As Geoff’s dependency on her increased, Terry needed a little bit of space and spoke to her GP, who recommended they look at day services nearby. Having viewed several centres she discovered Raleigh House in New Malden, and immediately knew it was the place for them:
‘We really like it here, it’s so friendly. Everyone’s very kind.’
Geoff started attending the day centre once a week, giving Terry some much-needed time to herself to see family and spend time in her beloved garden.
This is really important to the couple as it means they can maintain their independence. ‘As long as I’m fit and able we’ll carry on the way we are,’ said Terry, ‘Not every day is the same, not every morning is the same, so we don’t need someone coming into our house to help. But if there wasn’t somewhere for Geoff to come we would have to reconsider.’
The couple also joined the Saturday Club and have become familiar faces at the monthly lunch, meeting up with other people affected by dementia. This has meant a lot to Terry in particular:
‘It’s so nice because I meet up with the other carers and we can talk, and you find that things aren’t so bad after all!’
In her eighties Terry is still a remarkably active woman, full of laughter and energy. She and her husband have always been energetic and outgoing, and Terry admits to missing the theatre and gallery visits they used to enjoy together.

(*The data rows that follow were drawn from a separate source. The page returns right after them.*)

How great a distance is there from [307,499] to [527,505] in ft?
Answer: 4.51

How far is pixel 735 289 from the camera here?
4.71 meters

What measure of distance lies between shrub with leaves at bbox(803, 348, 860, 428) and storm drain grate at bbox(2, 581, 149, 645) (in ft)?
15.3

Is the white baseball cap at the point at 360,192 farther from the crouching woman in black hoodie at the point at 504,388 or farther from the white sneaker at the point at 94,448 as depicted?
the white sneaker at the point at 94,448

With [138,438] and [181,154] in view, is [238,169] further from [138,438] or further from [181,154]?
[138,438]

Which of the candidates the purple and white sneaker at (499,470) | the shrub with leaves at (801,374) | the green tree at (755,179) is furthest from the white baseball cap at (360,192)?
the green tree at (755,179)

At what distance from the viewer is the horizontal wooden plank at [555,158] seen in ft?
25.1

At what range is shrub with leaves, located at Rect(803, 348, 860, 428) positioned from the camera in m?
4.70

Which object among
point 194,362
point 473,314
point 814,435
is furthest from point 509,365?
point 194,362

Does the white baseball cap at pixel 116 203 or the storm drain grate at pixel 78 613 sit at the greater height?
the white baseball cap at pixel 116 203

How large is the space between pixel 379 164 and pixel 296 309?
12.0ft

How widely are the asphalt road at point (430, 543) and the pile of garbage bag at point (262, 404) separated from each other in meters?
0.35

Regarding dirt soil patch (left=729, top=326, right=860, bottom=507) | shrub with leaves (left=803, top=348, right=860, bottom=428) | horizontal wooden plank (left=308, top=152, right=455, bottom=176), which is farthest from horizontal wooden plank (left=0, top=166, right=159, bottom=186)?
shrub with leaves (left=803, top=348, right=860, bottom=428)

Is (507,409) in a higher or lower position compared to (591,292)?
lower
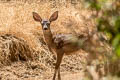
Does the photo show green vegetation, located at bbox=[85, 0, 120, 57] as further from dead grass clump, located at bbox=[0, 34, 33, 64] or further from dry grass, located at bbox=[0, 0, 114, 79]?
dead grass clump, located at bbox=[0, 34, 33, 64]

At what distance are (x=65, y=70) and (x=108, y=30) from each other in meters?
6.78

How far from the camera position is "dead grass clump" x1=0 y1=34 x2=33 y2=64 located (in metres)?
10.1

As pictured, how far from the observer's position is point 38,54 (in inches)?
423

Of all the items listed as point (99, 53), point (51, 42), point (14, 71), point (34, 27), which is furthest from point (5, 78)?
point (99, 53)

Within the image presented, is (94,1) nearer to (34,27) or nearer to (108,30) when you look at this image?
(108,30)

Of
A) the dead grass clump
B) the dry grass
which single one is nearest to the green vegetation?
the dry grass

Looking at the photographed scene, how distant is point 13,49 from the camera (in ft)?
33.8

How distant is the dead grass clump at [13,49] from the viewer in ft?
33.2

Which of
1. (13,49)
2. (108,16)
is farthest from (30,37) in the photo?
(108,16)

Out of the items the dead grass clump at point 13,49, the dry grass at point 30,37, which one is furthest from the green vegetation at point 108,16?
the dead grass clump at point 13,49

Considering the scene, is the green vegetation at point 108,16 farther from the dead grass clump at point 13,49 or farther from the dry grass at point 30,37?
the dead grass clump at point 13,49

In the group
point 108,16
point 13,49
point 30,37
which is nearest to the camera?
point 108,16

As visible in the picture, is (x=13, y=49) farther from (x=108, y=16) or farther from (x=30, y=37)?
(x=108, y=16)

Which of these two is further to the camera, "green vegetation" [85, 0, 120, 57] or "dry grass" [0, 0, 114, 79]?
"dry grass" [0, 0, 114, 79]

They have both adapted – Terry volunteers every week at the RHS gardens at Wisley, whilst Geoff particularly enjoys the activity and exercise sessions provided at Raleigh by arts group Bounce Theatre. However, having now cared for Geoff for almost five years she is noticing his condition develop. ‘He’s completely dependent on me now. He can’t find his way around the house. For example, he’ll come out of the bathroom and then say, ‘I’m just going to go to the loo.’
Geoff now attends the day centre twice a week and the centre manager stays in close touch with Terry, letting her know if they notice anything unusual or if they can help.
Married for over 60 years, Terry and Geoff continue to enjoy life together but things are getting harder, especially recently as his memory deteriorates more rapidly. ‘He knows things are getting worse and it’s putting more of a burden on me, it’s horrid for him.’
Most important for Terry and Geoff is having a positive attitude and making sure things work for them. Geoff said: ‘Whatever happens you’ve got to try and not get depressed. We’ve all been there, it’s no surprise, but it can be hard to get out of these depressions.’
The services they have received from Staywell have helped help this devoted couple adjust to their situation.
‘I have a wonderful time,’ says Geoff: ‘The staff are so lovely and obliging. And so long as I get a good cup of tea I’m happy! If only everyone was as lucky as we are it would be a good world to be in.’
Dementia refers to a collection of symptoms characterised by a progressive loss of cognitive abilities affecting reasoning, communication and the ability to carry out the routine activities of daily living. It is not just a normal part of ageing, but is likely to affect one in six people over the age of 80. As Geoff and Terry’s story shows, careful advice and the right support can provide reassurance to families and enable people to adapt their lifestyles to accommodate the changes that are taking place and live well with dementia.